TADFF Interview: Jeff Maher on Bed of the Dead

The horror film Bed of the Dead, directed by Jeff Maher, will be having its Toronto premiere tonight at the Toronto After Dark Film Festival. Born in Montreal, Jeff Maher is one of the people behind Guelph, Ontario-based film production company Black Fawn Films, which is responsible for films such as Antisocial, Bite, and Let Her Out. Previously working as a cinematographer, writer, and producer on Black Fawn productions, Bed of the Dead marks Jeff Maher’s feature film directorial debut. I spoke to Maher about Bed of the Dead, following the film’s world premiere this past summer at the Fantasia Film Festival.
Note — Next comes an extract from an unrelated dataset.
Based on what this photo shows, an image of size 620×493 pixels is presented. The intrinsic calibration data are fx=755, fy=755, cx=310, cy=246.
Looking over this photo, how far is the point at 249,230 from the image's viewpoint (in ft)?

Please note that interview might feature some SPOILERS for Bed of the Dead and it might be recommended to only read further after viewing the film.

According the Jeff Maher, the idea for Bed of the Dead came out when he was having a conversation with, the film’s composer, Steph Copeland and the subject came up involving childhood fears and being scared of what was under the bed. “We thought that’s interesting to explore, because the bed in the bedroom is like a safe haven,” says Maher. “So, flipping that on its head and saying ‘no actually it’s the worst place you can be’ seemed like a pretty decent jumping point for a horror movie.”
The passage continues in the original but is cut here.